TORONTO – A revolutionary helicopter hopes to provide commuters with more eco-friendly ways to travel than relying on driving or waiting for a bus.
Designed by Eduardo Galvan, the “Fly Citycopter” is a concept that has been explored by scientists and in futuristic films.
“Technology has…turned more and more advanced, revolutionizing the industry and bringing new possibilities and many benefits in all areas of human life,” said Galvan.
Galvani said urban traffic is getting worse “as the urban population in busy cities continues to grow.”
“Automobile traffic is still increasing fast, and each time there are much more people using the same ways at the same time,” he said.
Galvani said his design is made from carbon, aluminum and titanium, and has part of its body covered with solar cells, which “allows it to generate energy during the flight, both [a] simple solution that collaborates for a better experience and helps to reduce still more the costs of the flight.”
According to Yanko Design, the helicopter’s tri-rotor design makes it maneuverable and quieter with a smoother ride while features like auto-pilot and obstacle detection make it easier and safer to control.
Where have I seen this before?
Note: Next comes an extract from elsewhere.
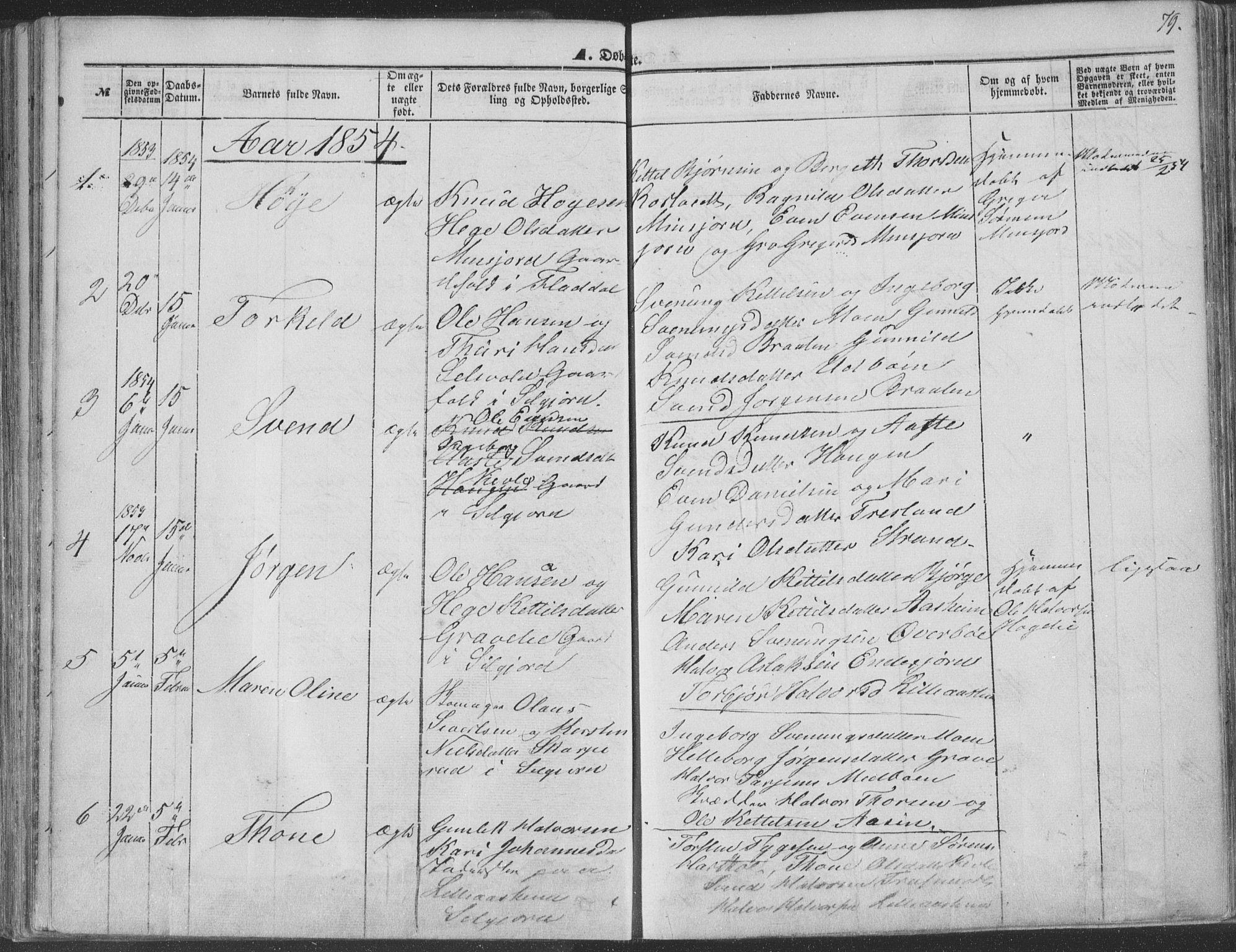 SAKO, Seljord kirkebøker, F/Fa/L012a: Ministerialbok nr. I 12A, 1850-1865, s. 79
The concept of a flying personal vehicle isn’t anything new, really. The 1960s animated cartoon The Jetsons made a hovercraft with a similar spherical roof quite popular decades ago.
In Paris this year, government officials have provided public transportation for free and asked people to stay out of their cars for three days in an attempt of battle against the intense pollution of the air.
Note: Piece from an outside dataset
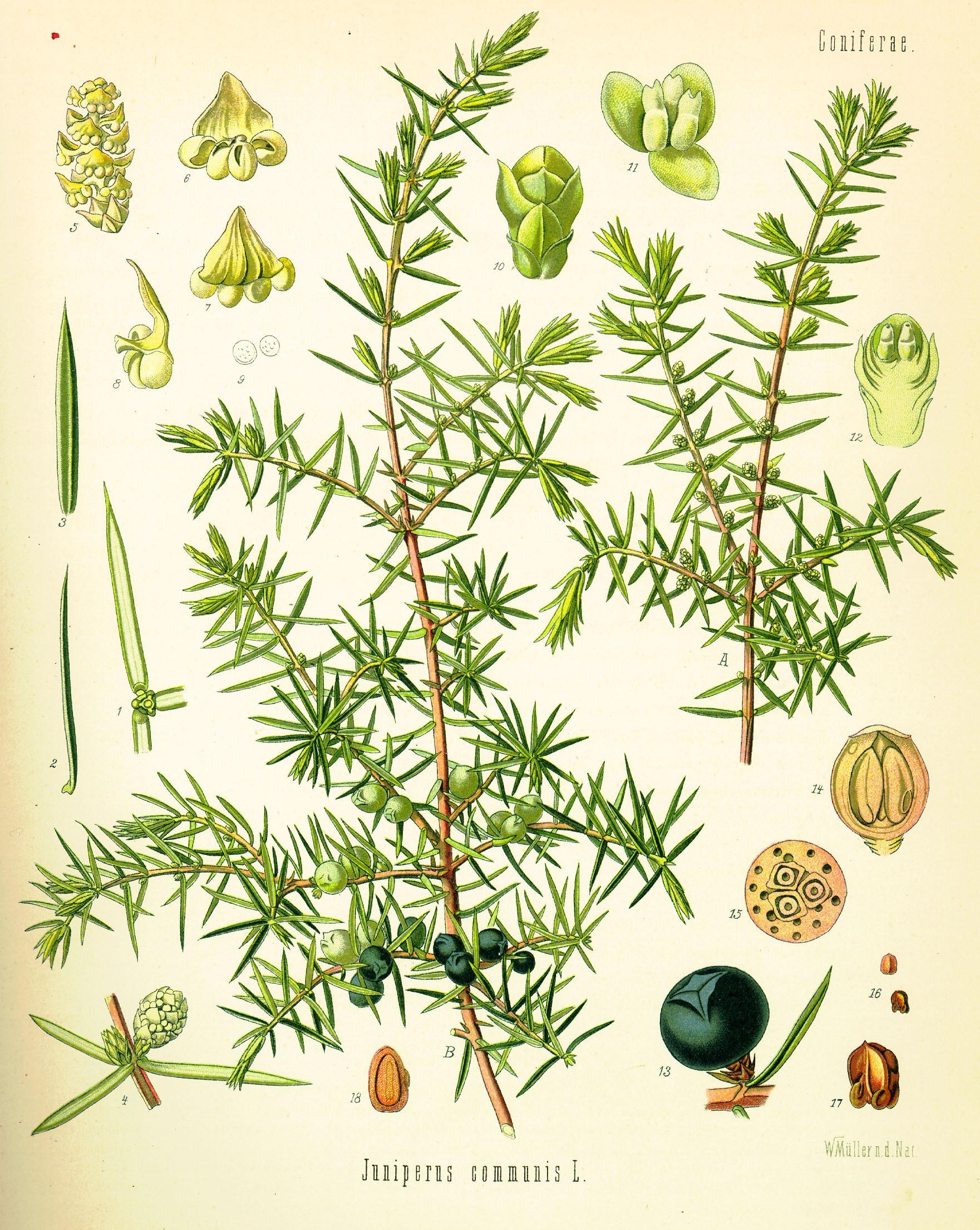 Zimbro Juniperus communis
The concept design says the futuristic helicopter can zip above cars and buses with speeds up to 190 km/hr and “harnesses the power of the sun with solar panels outfitted to its exterior that generate energy during flight.“
“Aesthetically, it’s a little steam punk and a lot cool,” said the site.
Editor’s note: A previous version of this article incorrectly stated that in Beijing, giant LCD panels were used to show a virtual sunset to pedestrians while the city was enveloped in a very dense and polluted atmosphere hiding the natural horizon. The screens were in fact part of a tourism ad.